Chengdu-based United Eagle Airlines, a privately held carrier, agreed to merge with Sichuan Airlines through the sale of a 56% stake for CNY200 million ($29.2 million).
The deal comes days after another struggling private airline, East Star Airlines, rejected a purchase offer from Air China parent CNAC and was suspended by Chinese regulator CAAC (ATWOnline, March 17). Sichuan's stake in United Eagle has increased to 76%. Sichuan is controlled by the local government (40%) and China Southern Airlines (39%). The remaining 24% of UEA is held by five private companies led by Chengdu Huaying Investment Consultation (15.1% worth CNY45.4 million).
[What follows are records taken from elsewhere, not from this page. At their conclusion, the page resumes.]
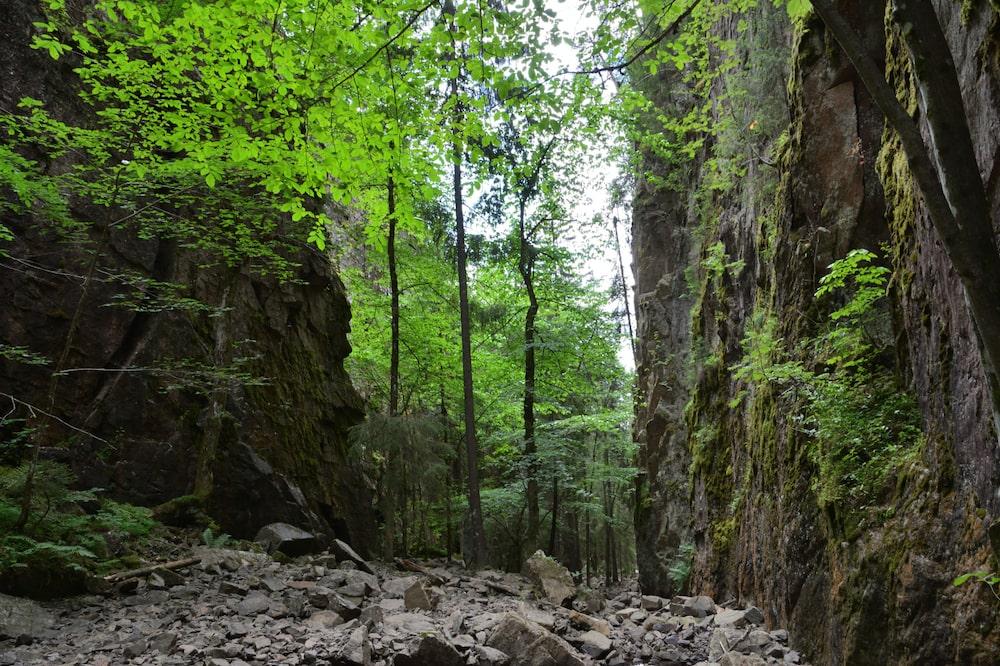 Droga w kanionie - Drammen
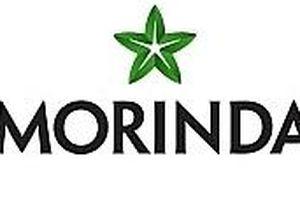 Xử phạt và thu hồi giấy chứng nhận bán hàng đa cấp của Công ty TNHH Morinda Việt Nam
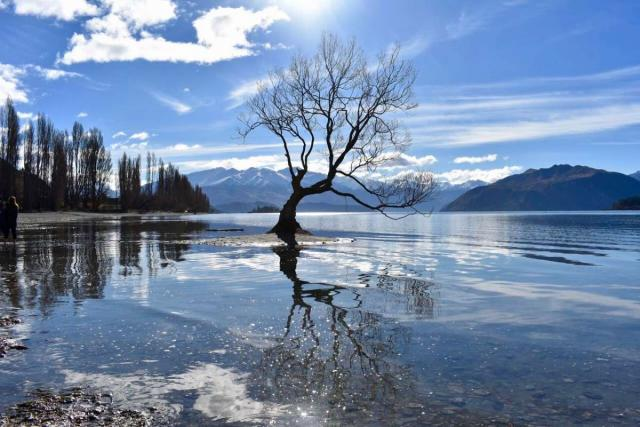 View of Lake Wanaka in New Zealand on a teen travel tour.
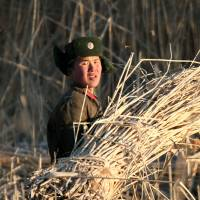 A North Korean soldier gathers straw in a field in Sinuiju on Wednesday, photographed from across the border in Dandong in northeastern China's Liaoning province. | AP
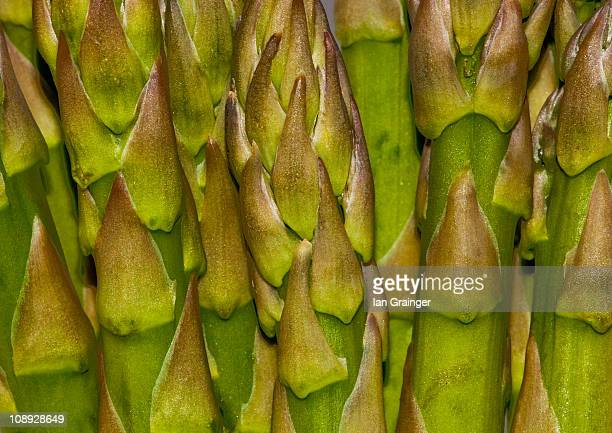 asparagus - ian grainger stock pictures, royalty-free photos & images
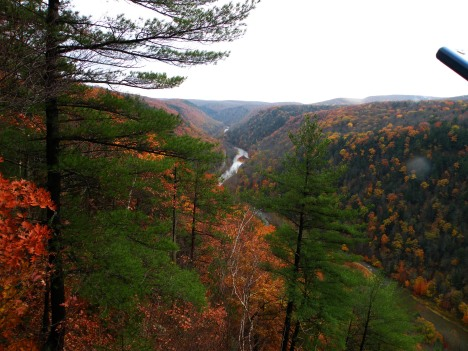 Pine Creek Gorge Valley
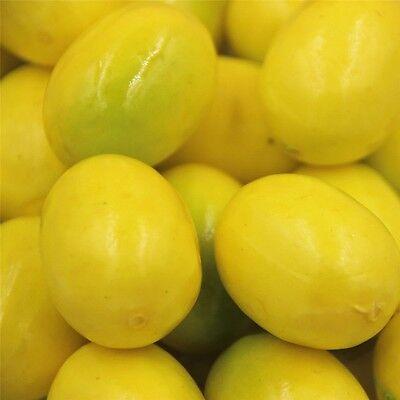 Pack of 20 Artificial Plastic Foam Lemon Miniature Fake Fruit Wedding Home Decor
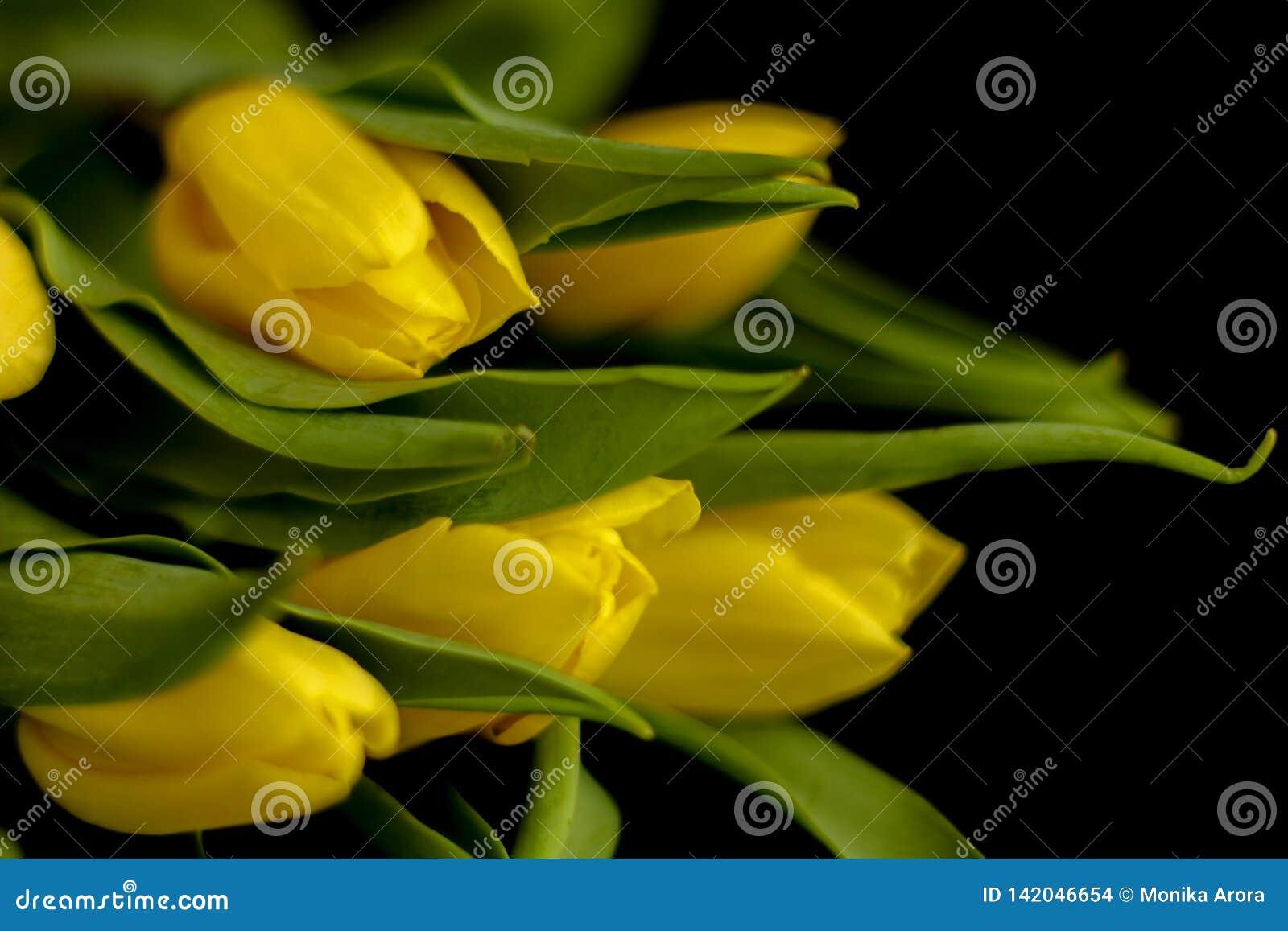 Flores de la primavera - concepto perfecto para los medios sociales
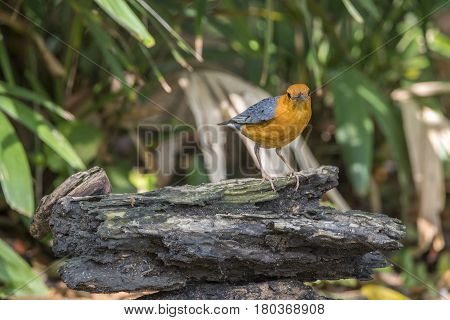 Bird (orange-headed Thrush) On A Timber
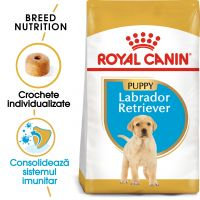 Royal Canin Labrador Retriever Puppy, 3 Kg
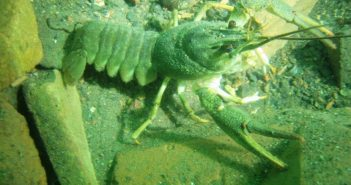 Gildenburgh good diving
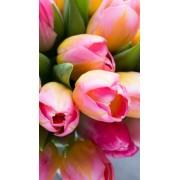 cvijece - 北京 -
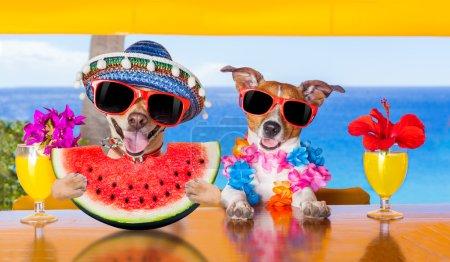 Photo pour Drôle couple de chiens boire un cocktail au bar dans une fête de club de plage avec vue sur l'océan pendant les vacances d'été, manger une pastèque juteuse fraîche - image libre de droit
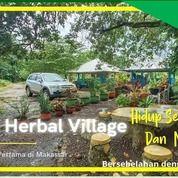 Kavling Tanah Kampung Herbal Di Dekat Makassar Tanah Datar (29475305) di Kab. Pinrang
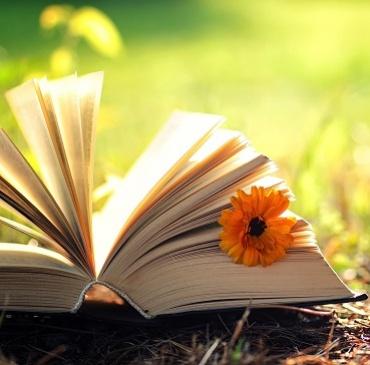 Sélection de livres en français pour l'été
A Sichuan Airlines insider told ATWOnline that the carrier aims to be better positioned in its home market because China Eastern Airlines and Shenzhen Airlines plan to enter the area soon. Sichuan's "deeper cooperation" with UEA will focus mainly on regional transport.
Launched in July 2005, United Eagle has registered capital of CNY80 million and operates three A319s and two A320s on 17 domestic routes. Owing to its small fleet, scattered ownership structure and the difficult external operating environment, it has suffered heavy losses and carries a debt burden. In December 2008, Chengdu Shuangliu International Airport stopped providing service to it because of CNY30.5 million in unpaid landing and ground service fees (ATWOnline, Feb. 3).
The spokesperson told this website that UEA will use the CNY200 million to pay off its debts and expand its business with new routes and fleet additions. It plans to launch Chengdu-Lijiang flights on March 28 and will resume all routes it had to suspend earlier this year. In addition, it expects to take delivery of an A320 in July.